U.S. priorities in Syria have shifted drastically throughout the country's nearly eight-year civil war. Former President Barack Obama, who greenlit U.S.-led NATO Western military alliance efforts to support insurgents in the ousting of Libyan leader Muammar el-Qaddafi in 2011, began to tacitly support opposition forces looking to overthrow Syrian President Bashar al-Assad as part of another rebel and jihadi uprising that same year. Syria's insurrection quickly spread throughout the country, forcing the government to retreat to the west.

Islamist forces soon began to dominate the ranks of loosely-affiliated anti-government groups and organizations affiliated with Al-Qaeda, and later ISIS, seized control of towns and major cities, sparking infighting among elements opposed to Assad, whose Iranian ally mobilized Shiite Muslim militias to help fight on his behalf. As ISIS took up to half the country in 2014, the U.S. began to focus less on deposing Assad and formed an international coalition to begin bombing the militant group.

The Obama administration also began to reconsider its support for Syrian rebel groups, which critics such as Trump himself at the time likened to the very jihadis the U.S. had been warring against. In October 2015, just as Russia entered the fight in support of Assad, the Pentagon officially teamed up with a largely Kurdish formation known as the Syrian Democratic Forces, a move that angered Turkey, which considered the group's core factor—the People's Protection Units (YPG) Kurdish militias—to be affiliated with a separatist insurgency led by the Kurdistan Workers' Party (PKK) at home.
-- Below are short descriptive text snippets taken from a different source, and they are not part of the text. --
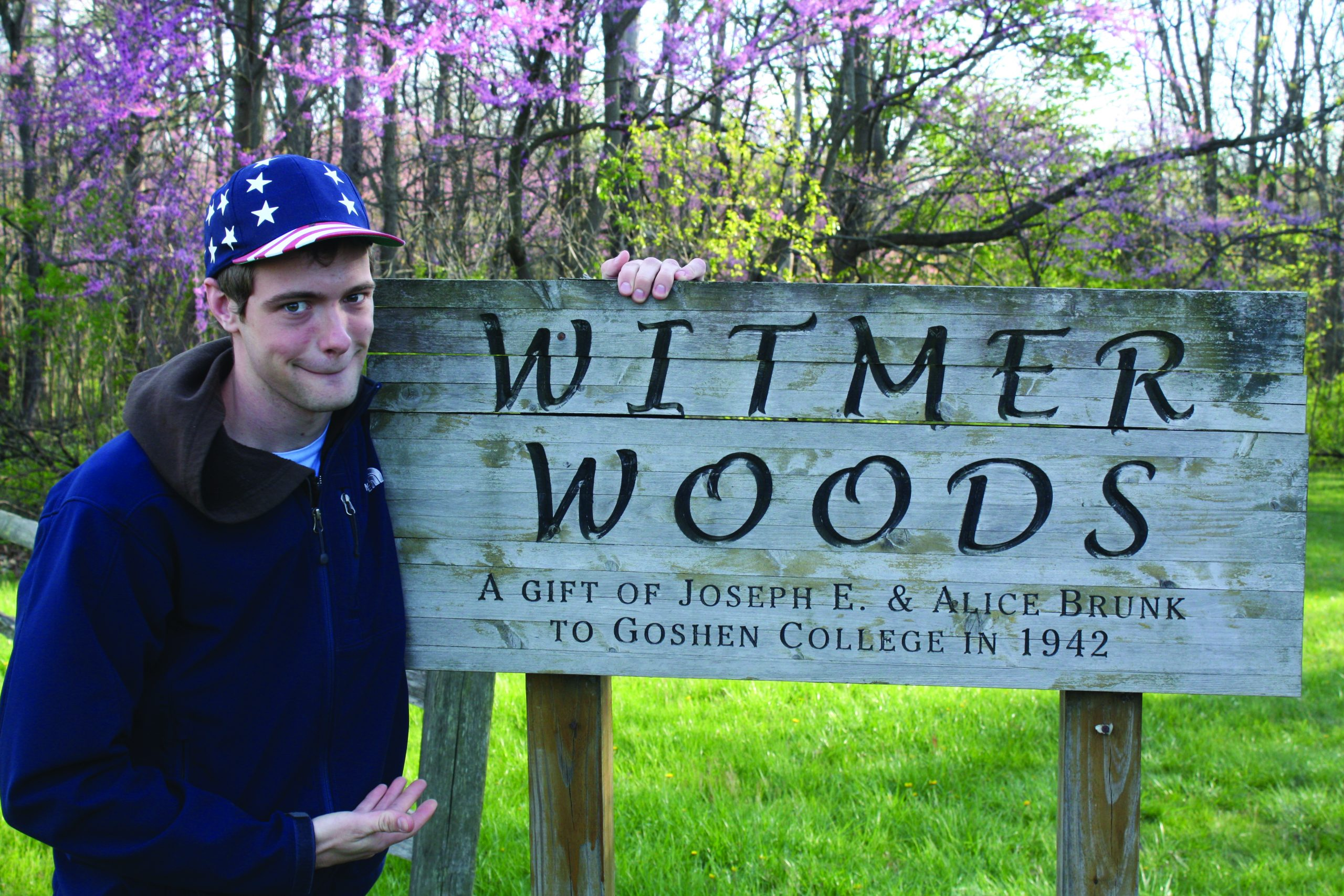 Daniel Penner stands next to a Witmer Woods sign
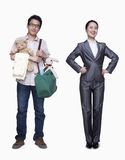 Businesswoman and stay in home father, studio shot Stock Image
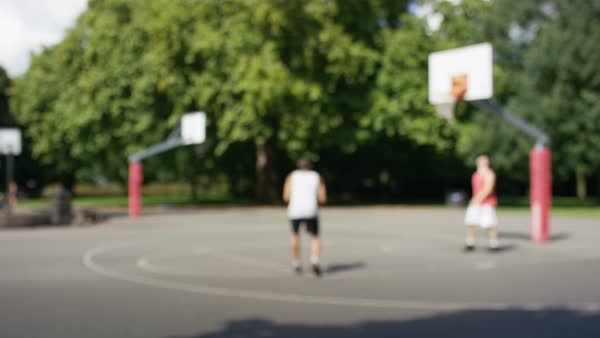 Blurred background of two people paling basketball on an outdoor court, great for text Royalty-free stock video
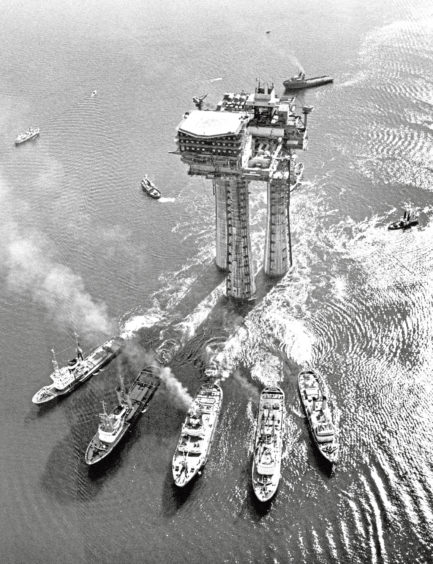 1975: An oil platform is transported from Stavanger, Norway to the Brent oil and gas field in the North Sea.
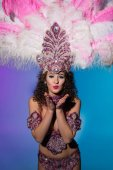 Bright woman in carnival costume with pink feathers sending air kiss isolated on blue background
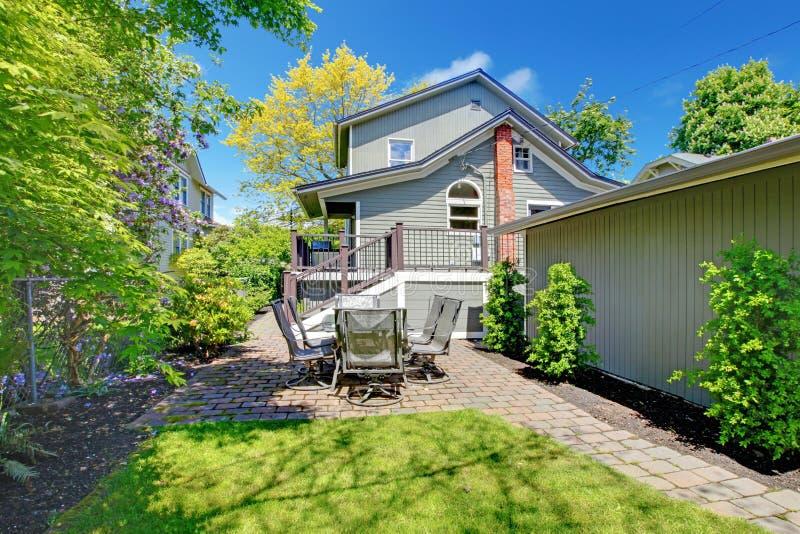 Hus med trädgårdsammanträdeområde och garageväggen. fotografering för bildbyråer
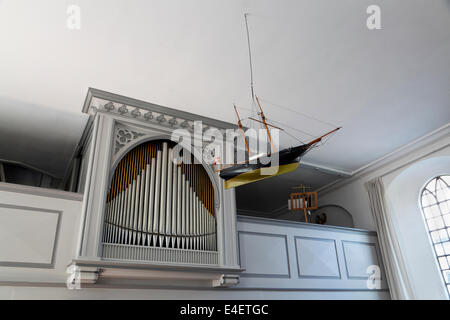 Votive ship model and organ in Gilleleje Church, North Zealand, Denmark - Stock Photo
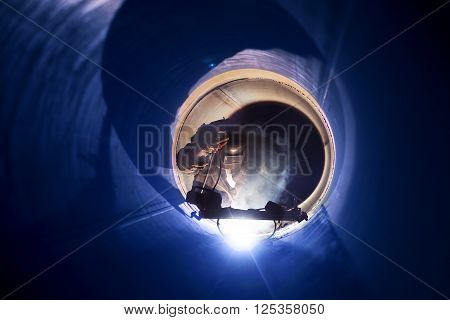 A worker engaged in the pipe welding on the pipeline construction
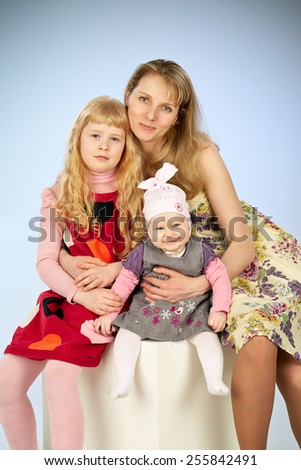 mother and two daughter in a studio - stock photo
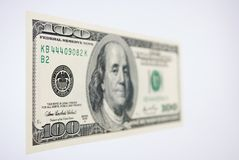 One Hundred Dollar Bill. Angle shot of a $100 dollar bill with selective focus and shallow depth of field Stock Photography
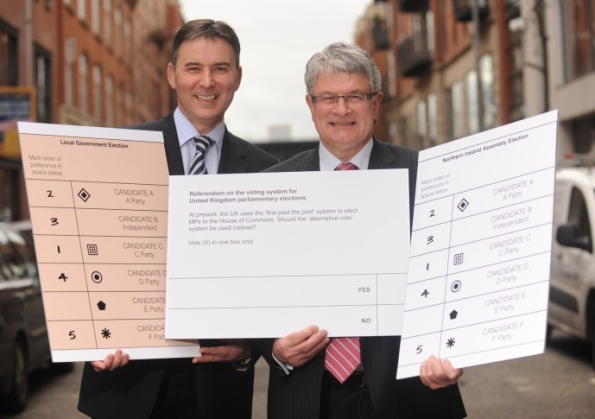 Chief electoral officer Graham Shields and head of the Electoral Commission in NI Séamus Magee posing with enormous ballot papers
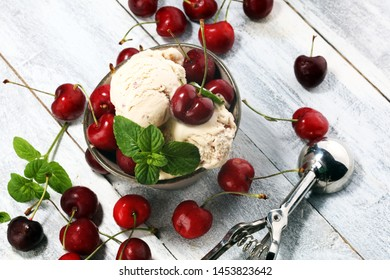 Cherry ice cream scoop with fresh cherries on a rustic background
The U.S.-led coalition's fight against ISIS peaked in the first half of 2017, just as Trump came to office. Unlike Obama, Trump saw Russian President Vladimir Putin as a potential ally in the fight against ISIS, though allegations of Assad using chemical weapons led to U.S. airstrikes on two occasions in April of 2017 and 2018, splitting the two world powers. Still, ISIS lost nearly all of its territory due to the separate U.S.-backed and Russia-backed campaigns, leaving only an isolated pocket in the east. That demolition apparently satisfied Trump's threshold for pulling Troops out, but also potentially left Kurdish fighters at the mercy of Turkey and the Syrian insurgents it sponsors.

Describing her visit in Syria back in October 2015, The Washington Post's Beirut bureau chief Liz Sly shared Thursday her initial observations "that this is not going to end well." She said that "regardless of whatever outcome, whatever policy was decided after the defeat of ISIS it was always going to be complicated and horrible for somebody." As the U.S.-backed Syrian Democratic Forces established control over northern Syria, Turkey has attacked Kurdish settlements and sponsored elements of the once-CIA-backed opposition to do so as well.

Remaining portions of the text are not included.